» **Textauszug**:
Seit der Covid-19-Pandemie findet der Aufenthalt in virtueller Form statt – so wie bei Prof. Ndangwa Noyoo. Der Professor von der südafrikanischen University of Cape Town war 2021 von Mitte März bis Ende August als Gastprofessor an der FHWS. Er war an der Fakultät Angewandte Sozialwissenschaften tätig, wo er die Kurse „Indigenous Social Security Systems in Africa“ im Bachelorstudiengang Soziale Arbeit und „Post Colonial Social Work“ im Masterstudiengang unterrichtete. Auch die Forschung kam bei seiner Gastprofessur nicht zu kurz. Gemeinsam mit Prof. Tanja Kleibl und weiteren Gastprofessorinnen und Gastprofessoren aus Griechenland, Irland und Simbabwe nahm er Forschungsaktivitäten an seiner Gastfakultät auf. „Wir sind damit beschäftigt, uns Zusammenhänge zwischen postkolonialer sozialer Arbeit und der internationalen sozialen Arbeit in Zeiten der Pandemie anzuschauen“, berichtet er. „Wir untersuchen auch die Migration von Flüchtlingen, Asylsuchenden und Migranten von Afrika nach Europa und welche Rolle die Sozialarbeiter hier spielen können.“ Außerdem arbeitet Prof. Noyoo gemeinsam mit Prof. Dr. Kleibl an einem Buch. Ein vollgepackter Terminkalender also.

» **Ausgangsmaterial**:
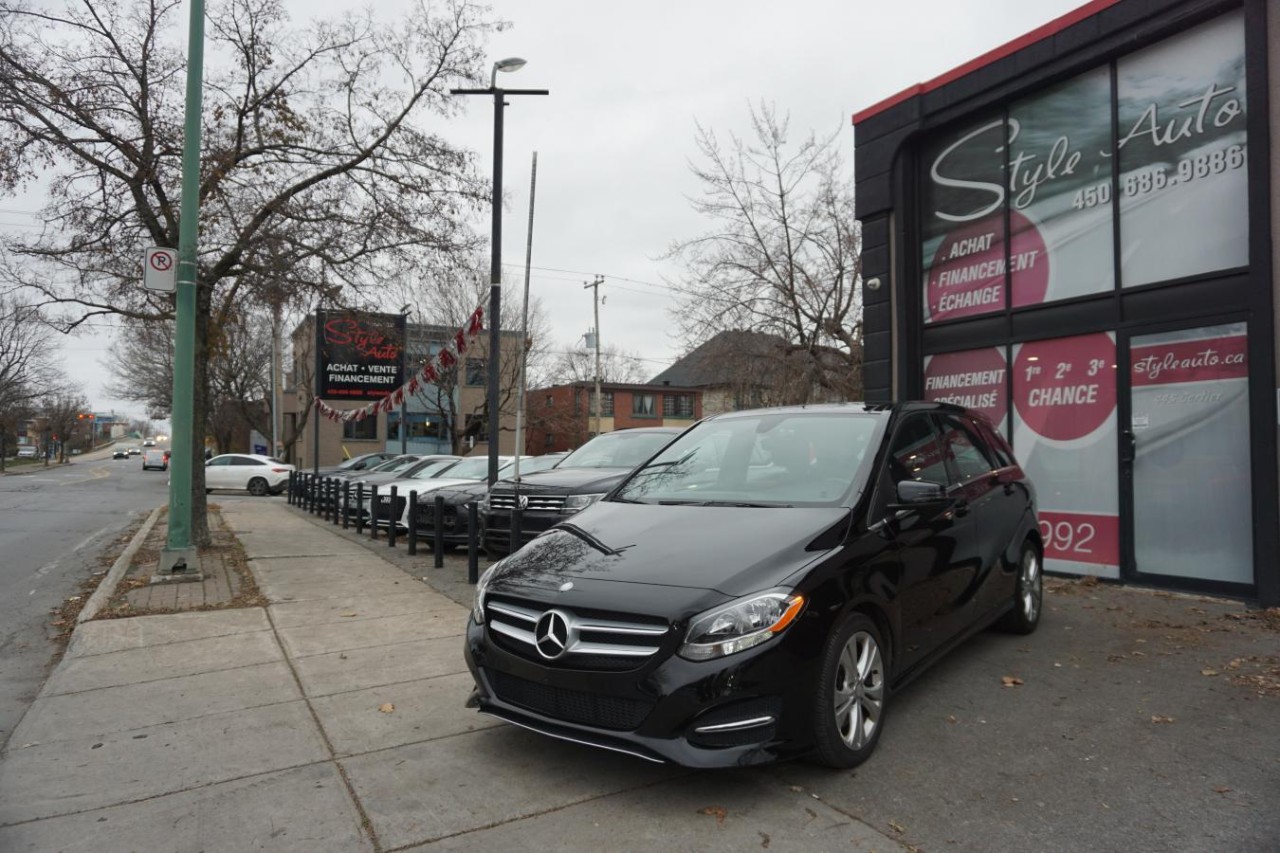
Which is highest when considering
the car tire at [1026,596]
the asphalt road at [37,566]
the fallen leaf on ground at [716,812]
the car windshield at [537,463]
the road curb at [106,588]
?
the car windshield at [537,463]

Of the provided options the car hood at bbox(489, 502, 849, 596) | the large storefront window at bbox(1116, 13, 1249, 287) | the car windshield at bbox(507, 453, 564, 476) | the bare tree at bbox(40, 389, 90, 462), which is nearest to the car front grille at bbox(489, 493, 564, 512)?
the car windshield at bbox(507, 453, 564, 476)

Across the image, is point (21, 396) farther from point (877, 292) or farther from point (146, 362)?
point (877, 292)

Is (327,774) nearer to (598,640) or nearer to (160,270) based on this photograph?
(598,640)

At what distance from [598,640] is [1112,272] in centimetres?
708

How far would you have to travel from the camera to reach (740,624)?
3.20 metres

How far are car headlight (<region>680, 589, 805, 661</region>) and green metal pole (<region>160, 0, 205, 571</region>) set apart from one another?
24.1ft

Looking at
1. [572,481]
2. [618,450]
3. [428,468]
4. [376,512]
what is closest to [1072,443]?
[618,450]

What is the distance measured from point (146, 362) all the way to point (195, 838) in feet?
173

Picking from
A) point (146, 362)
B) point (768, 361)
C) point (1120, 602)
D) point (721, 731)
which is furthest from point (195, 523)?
point (146, 362)

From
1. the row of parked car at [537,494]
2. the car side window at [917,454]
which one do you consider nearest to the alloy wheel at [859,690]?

» **Zu erledigende Aufgaben**:
- A) Nenne alle Länder, aus denen laut dem Textauszug über die Gastprofessur die weiteren Gastprofessorinnen und Gastprofessoren kommen.
- B) Setze den Textauszug über die Gastprofessur nach seinem letzten Satz fort.
Das Material hat mit dem Textauszug nichts zu tun.

» **Antworten**:
- A) Griechenland, Irland, Simbabwe

- B)
Prof. Alexander Pérez Ruiz aus der kolumbianischen Hauptstadt Bogotá war im Juni 2021 ebenfalls in virtueller Form zu Gast an der FHWS. Bereits im Mai 2020, in der ersten Phase der Pandemie, setzte er in Zusammenarbeit mit Prof. Dr. Ansgar Brunn, Auslandsbeauftragter der Fakultät Kunststofftechnik und Vermessung, seine Lehre und Forschung dort in einem digitalen Format um. Einige Schwierigkeiten mussten für diesen Schritt bewältigt werden. „Die Lehrveranstaltung von Prof. Pérez im Modul ‚Geodätisches Seminar‘ widmet sich der Optimierung von Rechenprozessen durch Parallelprogrammierung“, erklärt Prof. Dr. Brunn. Bei der visuellen Übertragung der praktischen Übungen auf einem Embedded System für Bildverarbeitung habe die begrenzte Internetgeschwindigkeit für die Datenübertragung bei den Studierenden Probleme bereitet, berichtet Brunn. Die Bewältigung dieser Hürden stärkte aber auch die interkulturelle Zusammenarbeit.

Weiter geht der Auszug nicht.